• _Exercise details_
Check each line below for the word "goods", and copy those that have it.

• _Records supplied_

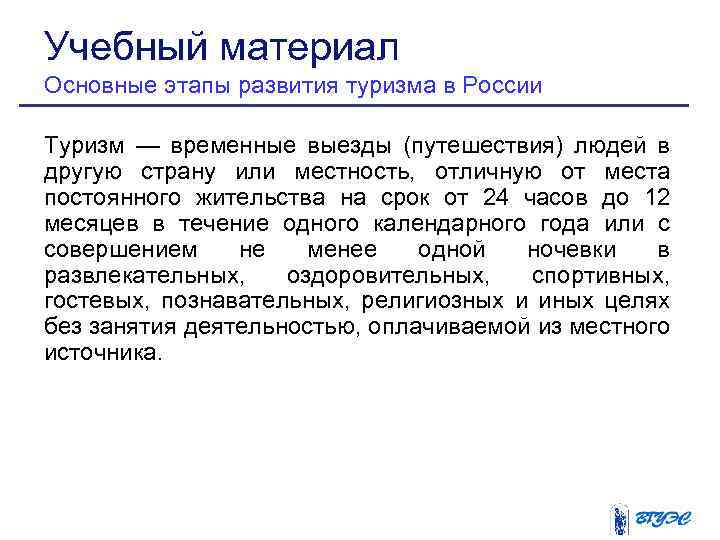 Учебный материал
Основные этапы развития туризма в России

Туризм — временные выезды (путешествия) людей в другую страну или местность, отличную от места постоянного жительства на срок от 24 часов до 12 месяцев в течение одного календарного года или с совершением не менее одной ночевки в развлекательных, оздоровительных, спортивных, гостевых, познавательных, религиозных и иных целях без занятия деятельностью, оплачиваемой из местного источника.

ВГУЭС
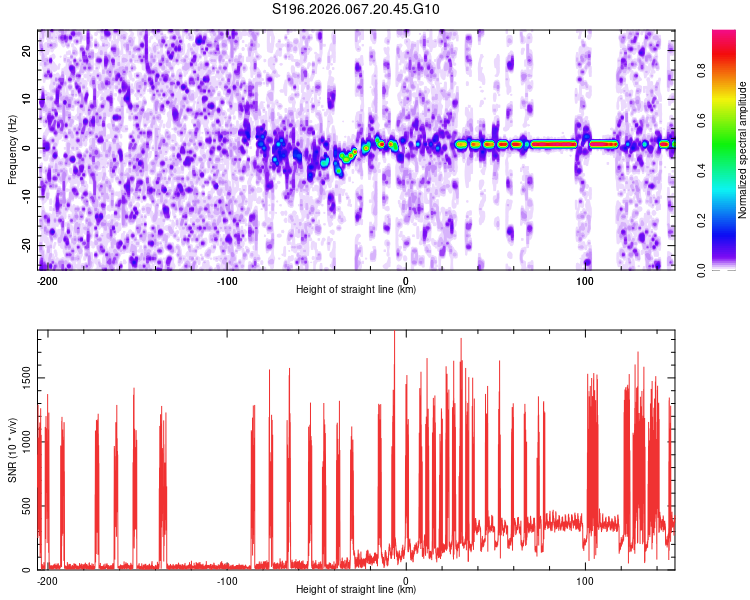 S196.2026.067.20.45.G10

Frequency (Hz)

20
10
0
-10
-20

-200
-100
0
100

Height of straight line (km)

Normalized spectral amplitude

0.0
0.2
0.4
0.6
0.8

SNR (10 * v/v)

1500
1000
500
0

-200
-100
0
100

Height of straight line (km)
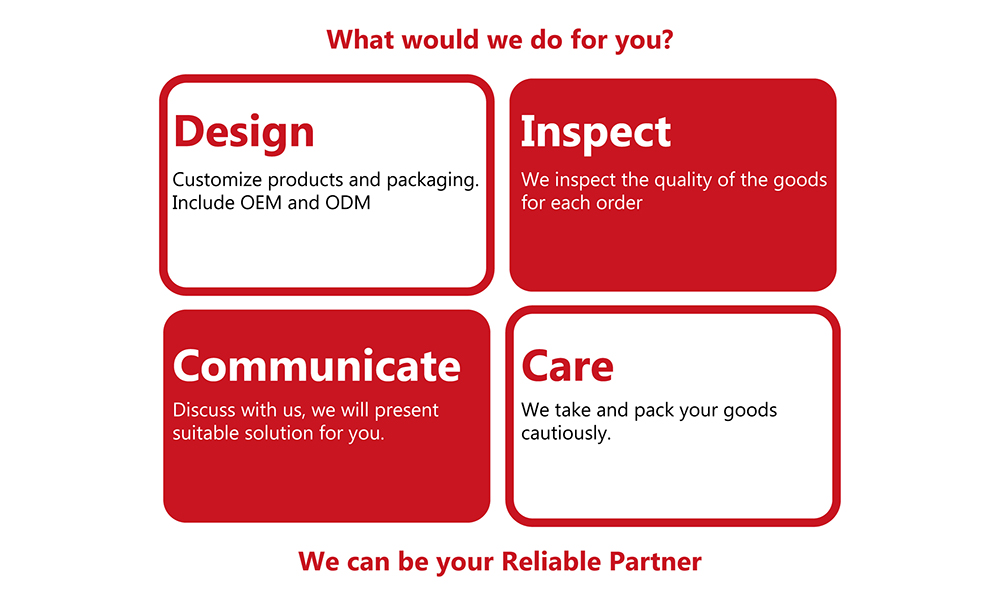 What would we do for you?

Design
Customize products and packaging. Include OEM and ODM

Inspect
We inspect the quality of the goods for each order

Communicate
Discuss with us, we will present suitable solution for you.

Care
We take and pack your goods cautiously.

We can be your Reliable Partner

...

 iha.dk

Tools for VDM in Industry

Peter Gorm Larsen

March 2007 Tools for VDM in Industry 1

--

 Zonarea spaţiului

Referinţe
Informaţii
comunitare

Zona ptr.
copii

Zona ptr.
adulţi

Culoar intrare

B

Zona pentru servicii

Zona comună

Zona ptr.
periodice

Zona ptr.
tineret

• _Task solution_
We inspect the quality of the goods for each order
We take and pack your goods cautiously.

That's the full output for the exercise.